Na sexta-feira, a Food and Drug Administration aprovou a primeira terapia de edição genética já usada em humanos, para a anemia falciforme, uma doença sanguínea debilitante causada por um único gene mutado.
A agência também aprovou um segundo tratamento que utiliza terapia genética convencional para células falciformes e não utiliza edição genética.
Para os 100 mil americanos que sofrem da doença, a maioria deles negros, as aprovações oferecem esperança de finalmente viver sem uma doença que causa dores excruciantes, danos a órgãos e derrames.
Embora os pacientes, suas famílias e seus médicos recebam bem as aprovações da FDA, obter qualquer uma das terapias será difícil e caro.
“É praticamente um milagre que isso seja possível”, disse o Dr. Stephan Grupp, chefe da seção de terapia celular e transplante do Hospital Infantil da Filadélfia. Dr. Grupp, consultor da Vertex, disse que seu centro médico espera começar a tratar pacientes com anemia falciforme no próximo ano.
Mas ele acrescentou: “Sou muito realista sobre como isso é difícil”.
Os obstáculos ao tratamento são inúmeros: um número extremamente limitado de centros médicos autorizados a fornecê-lo; a exigência de que as células de cada paciente sejam editadas ou tenham um gene adicionado individualmente; procedimentos tão onerosos que nem todos conseguem tolerá-los; e um preço multimilionário e potenciais obstáculos de seguros.
Como resultado, disseram os especialistas em células falciformes, espera-se que apenas uma pequena fracção dos pacientes nos Estados Unidos receba o novo tratamento (para não mencionar os milhões de pacientes com células falciformes no estrangeiro, especialmente em África, para os quais isso pode ser possível). ser completamente descartado). intervalo por enquanto). O FDA Estima-se que cerca de 20 mil pacientes (com 12 anos ou mais e que tiveram episódios de dor debilitante) serão elegíveis para as terapias.

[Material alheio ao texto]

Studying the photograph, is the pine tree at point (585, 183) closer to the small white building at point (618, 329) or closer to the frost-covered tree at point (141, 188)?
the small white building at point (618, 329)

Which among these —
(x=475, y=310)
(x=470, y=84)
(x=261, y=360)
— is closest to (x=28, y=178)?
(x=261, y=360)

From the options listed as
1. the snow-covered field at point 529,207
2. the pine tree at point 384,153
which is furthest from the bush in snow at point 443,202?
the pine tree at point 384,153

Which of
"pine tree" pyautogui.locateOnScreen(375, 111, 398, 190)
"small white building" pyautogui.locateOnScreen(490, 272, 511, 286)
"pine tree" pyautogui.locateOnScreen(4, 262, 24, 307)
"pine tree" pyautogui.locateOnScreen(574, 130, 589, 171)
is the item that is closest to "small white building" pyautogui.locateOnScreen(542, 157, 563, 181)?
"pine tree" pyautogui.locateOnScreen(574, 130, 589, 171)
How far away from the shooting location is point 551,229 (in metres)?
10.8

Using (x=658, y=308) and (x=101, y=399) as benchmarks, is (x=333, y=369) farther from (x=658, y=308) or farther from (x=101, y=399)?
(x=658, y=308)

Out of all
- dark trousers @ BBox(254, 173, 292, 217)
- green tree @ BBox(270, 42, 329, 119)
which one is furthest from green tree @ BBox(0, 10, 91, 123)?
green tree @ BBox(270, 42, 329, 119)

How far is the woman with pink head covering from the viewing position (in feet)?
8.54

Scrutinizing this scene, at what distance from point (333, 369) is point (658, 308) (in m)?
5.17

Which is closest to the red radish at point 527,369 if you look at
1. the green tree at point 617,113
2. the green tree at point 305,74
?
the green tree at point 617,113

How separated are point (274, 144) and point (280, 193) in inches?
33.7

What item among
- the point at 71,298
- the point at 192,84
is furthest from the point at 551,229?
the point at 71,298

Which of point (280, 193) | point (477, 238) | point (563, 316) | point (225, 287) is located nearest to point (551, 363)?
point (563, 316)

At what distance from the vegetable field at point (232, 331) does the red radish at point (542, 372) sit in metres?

O tratamento de edição genética, denominado Exa-cel e da marca Casgevy, foi desenvolvido em conjunto pela Vertex Pharmaceuticals de Boston e pela CRISPR Therapeutics da Suíça. Utiliza CRISPR, a ferramenta de edição genética ganhadora do Prêmio Nobel, para cortar o DNA dos pacientes. Para um pequeno número de indivíduos em ensaios clínicos, corrigiu os efeitos da mutação, que resulta em glóbulos vermelhos em forma de foice ou crescente que ficam presos nos vasos sanguíneos, bloqueando-os.
Casgevy é o primeiro tratamento aprovado usando CRISPR. Os pacientes também necessitarão de cuidados médicos intensivos e caros e de hospitalização prolongada.
O outro tratamento, denominado Lyfgenia e fabricado pela Bluebird Bio de Somerville, Massachusetts, utiliza um método comum de terapia genética para adicionar um bom gene de hemoglobina ao DNA dos pacientes.
Vertex diz que é preço editar os genes de um paciente custará US$ 2,2 milhões; para pássaro azul ser 3,1 milhões de dólares.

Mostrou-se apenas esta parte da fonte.